● EXCERPT TO READ:
________
I think it was Howard Zinn, in ‘A People’s History of the United States’ (one of finest of historical books) who cited, if memory serves me right, that Fascism consists of miltarism, racism and imperialism. I would add – myth.
The trilogy of films focusing on the US Cavalry and ‘Stagecoach’, ‘Wagon Master’, ect, ect, depict the varnished myth that genocidal presidents would have wholeheartedly applauded. Ford’s westerns tick all the boxes for Fascism and his statement, issued from the mouth of a neoconservative newsman in ‘Valance’ proclaims – “When the legend becomes fact, print the legend.” Myths and legends allow for a group-think mindset in the populace.
In this manner, Ford is the Leni Riefenstahl of the American cinema, the supreme propagandist of some of the most unconscionable, insidously evil crimes betrayls in the annals of history. It’s all bathed in beauty – Maureen O’Hara soft, flowing red hair, good-natured brawls and a bathing of cosy communal life.
________
● SUPPLIED MATERIAL:

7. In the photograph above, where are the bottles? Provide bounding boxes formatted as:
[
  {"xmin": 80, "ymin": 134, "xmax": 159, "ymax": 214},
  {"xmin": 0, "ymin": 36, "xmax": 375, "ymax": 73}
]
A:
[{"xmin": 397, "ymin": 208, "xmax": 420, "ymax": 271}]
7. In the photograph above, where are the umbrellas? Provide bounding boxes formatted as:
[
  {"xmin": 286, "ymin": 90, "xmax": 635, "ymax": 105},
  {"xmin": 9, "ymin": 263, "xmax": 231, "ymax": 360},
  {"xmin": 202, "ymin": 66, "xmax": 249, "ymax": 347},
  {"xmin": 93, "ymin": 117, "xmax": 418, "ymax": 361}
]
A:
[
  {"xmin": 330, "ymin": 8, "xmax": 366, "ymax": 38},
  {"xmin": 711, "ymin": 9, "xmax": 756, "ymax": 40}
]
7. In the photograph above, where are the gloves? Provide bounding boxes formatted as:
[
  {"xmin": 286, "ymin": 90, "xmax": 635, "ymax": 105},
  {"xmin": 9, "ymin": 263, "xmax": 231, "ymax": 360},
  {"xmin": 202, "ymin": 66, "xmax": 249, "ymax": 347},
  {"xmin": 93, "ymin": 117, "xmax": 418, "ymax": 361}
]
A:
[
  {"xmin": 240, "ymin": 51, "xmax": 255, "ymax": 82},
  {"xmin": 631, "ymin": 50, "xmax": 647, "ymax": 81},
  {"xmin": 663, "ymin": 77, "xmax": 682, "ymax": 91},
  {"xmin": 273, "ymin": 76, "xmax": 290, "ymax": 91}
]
________
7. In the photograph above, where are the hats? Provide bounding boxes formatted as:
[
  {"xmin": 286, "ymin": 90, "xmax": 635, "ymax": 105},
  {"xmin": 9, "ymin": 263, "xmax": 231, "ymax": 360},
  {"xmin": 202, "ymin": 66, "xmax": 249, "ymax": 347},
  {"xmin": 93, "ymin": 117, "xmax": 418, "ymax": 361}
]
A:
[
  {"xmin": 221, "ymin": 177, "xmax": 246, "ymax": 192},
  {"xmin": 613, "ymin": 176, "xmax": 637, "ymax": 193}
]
________
● REQUIRED TASKS:
**A.** Answer these about the commentary on John Ford's westerns:
(i) Which book does the writer credit as the source for the definition of Fascism?
(ii) What line is quoted from the newsman in 'Valance'?
(iii) Which figure does the writer compare Ford to?
**B.** Carry on the commentary on John Ford's westerns from the point where it stops.

● EXPECTED RESULTS:
**A.**
(i) 'A People's History of the United States'
(ii) "When the legend becomes fact, print the legend."
(iii) Leni Riefenstahl

**B.**
One of the weakness’ of the westerns from the ’30s, ’40s, ’50s – is not that their characters expressed racist overtones, vibes and attitudes of prejudice of the frontier times, but that they DIDN’T. It was always a gun runner that would sell them guns and booze (echoes of ‘Taxi Driver’) and Errol Flynn would have rescue the situation. In this way Wayne’s Ethan Edwards is bracing breath of fresh air. I very much doubt that there was any
As an adult, I’ve always thought of the ending as a bit of con, a turn-about to and unworthy everything that’s gone before. But I’m interested to see it again to spot if Bill Riley’s reading of the death of Scar, makes any diffenrence to the feel of the final change of mind of Edwards’ bloodlust.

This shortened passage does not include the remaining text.